На карниз подоконного парапета, в нишу со скульптурой кариатиды, обогнув полуколонну, снова в нишу, теперь со скульптурой герма, снова на карниз и — вот он, наружный подоконник заветного окна… Верхолаз позволил себе пару секунд отдохнуть, ощущая спиной ледяное дыхание Марха. После чего побарабанил пальцами по стеклу.
Рамы открылись мгновенно.
Мгновенно же из тьмы комнаты вынесло руку с зажатой в ней вилкой. Импровизированное оружие было приставлено к горлу Индианы, а недовольный голос спросил:
— Что надо?
Вслед за рукой высунулся призрачный белый рот, обрамленный седой щетиной, который выдал в пространство новый возглас:
— Младший? Это ты?
— Да, сэр, — севшим вдруг голосом откликнулся доктор Джонс.

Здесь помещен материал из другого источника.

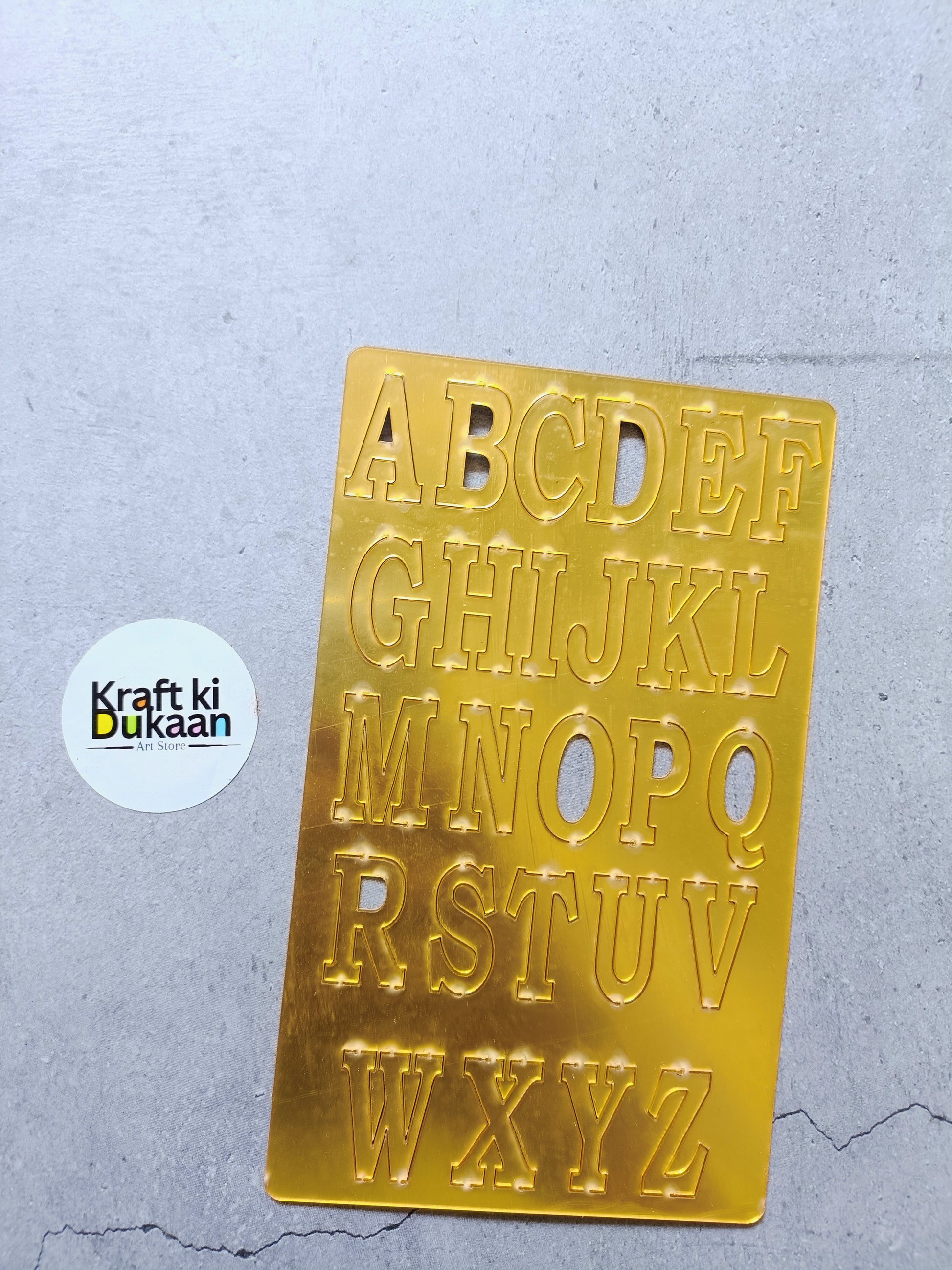 Acrylic alphabet set with gold-tone cutout letters A–Z on a clear plaque
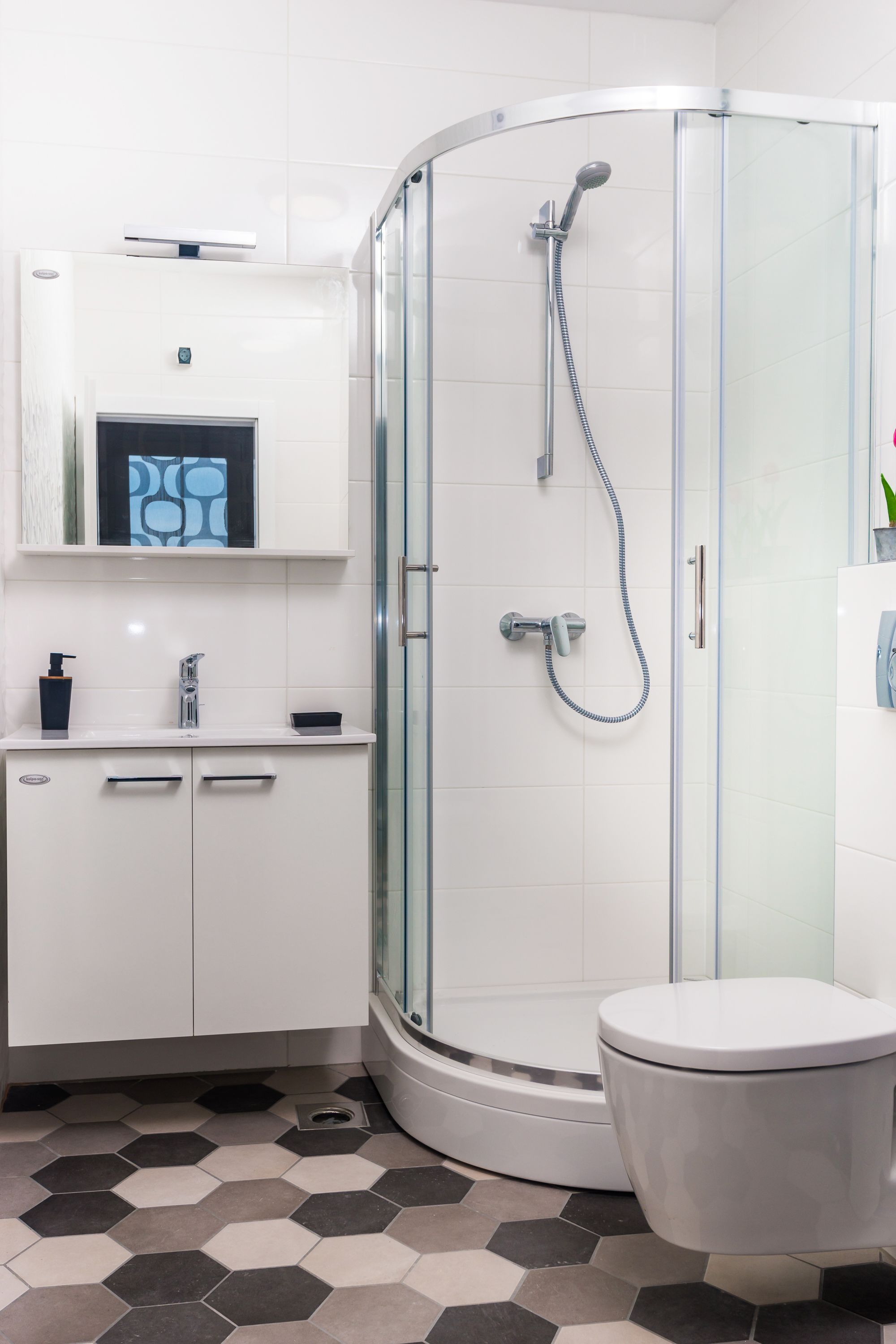 A modern bathroom with a glass-enclosed shower, a white toilet, and a sink with a mirror above.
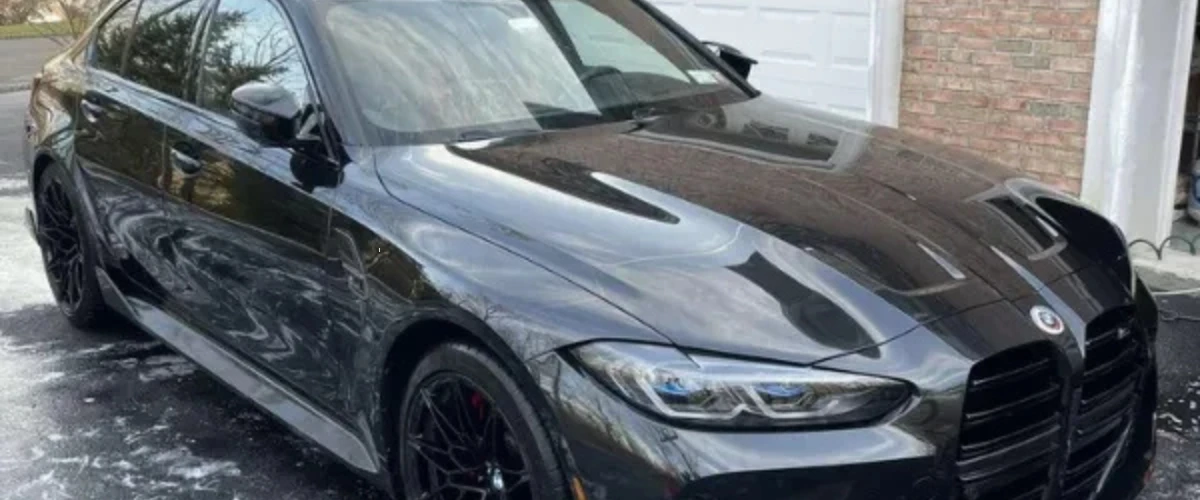 Black BMW M3 sedan with a glossy ceramic coating finish parked in a driveway after professional detailing. Black BMW M3 sedan with a glossy ceramic coating finish parked in a driveway after professional detailing.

Столько времени искать эту встречу, заготовить для нее столько справедливых, едких, точных слов, которые следовало бы швырнуть все разом, как колоду засаленных карт в лицо бесчестного шулера, — наслаждаясь и торжествуя, — и не придумать ничего лучшего, чем сказать почтительное: «Да, сэр»! Что это, привычка? Слабохарактерность? Издержки воспитания? Словно сама собой выскочила эта проклятая фраза из мутных глубин несчастливого детства, и точно как в детстве — постыдный трепет пронзил душу.